Higher tax deduction rates for commuters will be introduced from next year. But how much tax can people who travel to work get back?

How much less tax will Danish commuters pay in 2023?

The interest organisation for motorists, FDM, has criticised new rates for commuter tax deductions, saying the amount by which taxes will actually be reduced will be marginal.

FDM says that higher deduction rates will save commuters an average of 30 kroner – enough to buy around 2 litres of petrol at current prices – per year. The figure comes from the organisation’s own calculations.

It should be noted that the size of the tax deduction changes depending on the distance travelled.

The commuter deduction, termed kørselsfradraget in Danish, is designed to cover the cost of travelling to and from work over a set minimum distance. It applies to rail, car, bus and bicycle journeys alike. The deduction is always calculated based on kilometres travelled if the journey was made by car, even if it was actually made by other means like rail.

Commuters can claim the deduction if they travel over 24 kilometres to get to and from work over (12 kilometres each way). Travel can be registered and deductions calculated within the forskudsopgørelse or preliminary tax return on the website.

READ ALSO: Forskudsopgørelse: Why checking your preliminary Danish tax return matters

An equivalent tax relief, befordringsgodtgørelse, is available to commuters who use their private vehicles for work purposes.

The rates for the two deduction types change depending on the distance travelled. You can see the various rates and compare the 2022 and 2023 on the Danish Tax Authority website.

For example, the tax deduction for trips between 25 and 120 kilometres in 2022 is 2.16 kroner per kilometre. It will increase to 2.19 kroner per kilometre next year.

FDM’s consumer economist Ilyas Dogru told news wire Ritzau the organisation did not understand why the travel deductions “are increasing so slightly”.

The organisation based its calculation on a commute of 50 kilometres per day.

The rates for both types of commuter deduction are determined by government organ Skatterådet, a tax council whose responsibilities include deciding certain subsidy rates.

The Tax Council raised the deduction rates based on higher fuel prices as well as increasing maintenance costs for vehicle owners.

They were last increased in April this year in response to spiralling fuel costs following the Russian invasion of Ukraine. The deduction rates are not normally changed during a tax year.

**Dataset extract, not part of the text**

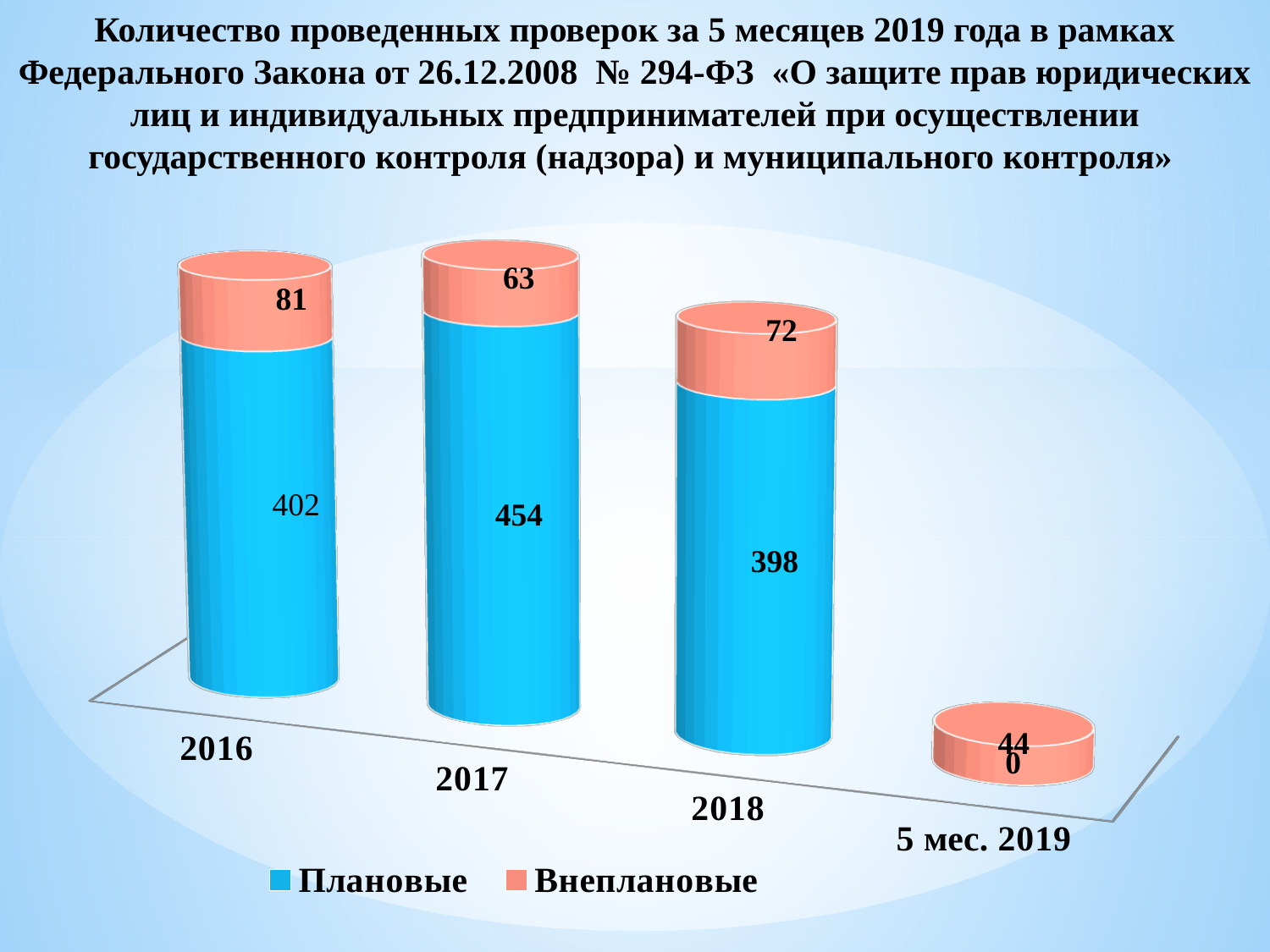
What is the total of the stacked bar for 2016? 483 Which category has the lowest value for Внеплановые? 5 мес. 2019 What kind of chart is shown on the slide? Stacked bar chart How many series does the legend list? 2 What is the value of Плановые for 2017? 454 What is the difference between Плановые in 2017 and Плановые in 2018? 56 What is the total of the stacked bar for 2018? 470 Which category has the highest value for Плановые? 2017 What is the value of Плановые for 5 мес. 2019? 0 What is the value of Внеплановые for 2016? 81 Which is larger: Внеплановые in 2016 or Внеплановые in 2018? 2016 How many categories are shown on the x axis? 4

Costs are expected by the Council to continue to increase, and the deduction rates will therefore go up again in 2023.

But the higher deductions do not cover the increased costs experienced by motorists, FDM argues.

“Commuting is important for the mobility of labour,” Dogru said, adding that people are willing to travel further to work if their transport expenses are more adequately covered.

“When we see higher prices in society, that should be reflected in the commuter deduction. And if the price of fuel falls, on the other hand, that should also be reflected,” he said.

Around 1.2 million taxpayers in Denmark claim tax deductions yearly for commuting or for using their private vehicle for work purposes.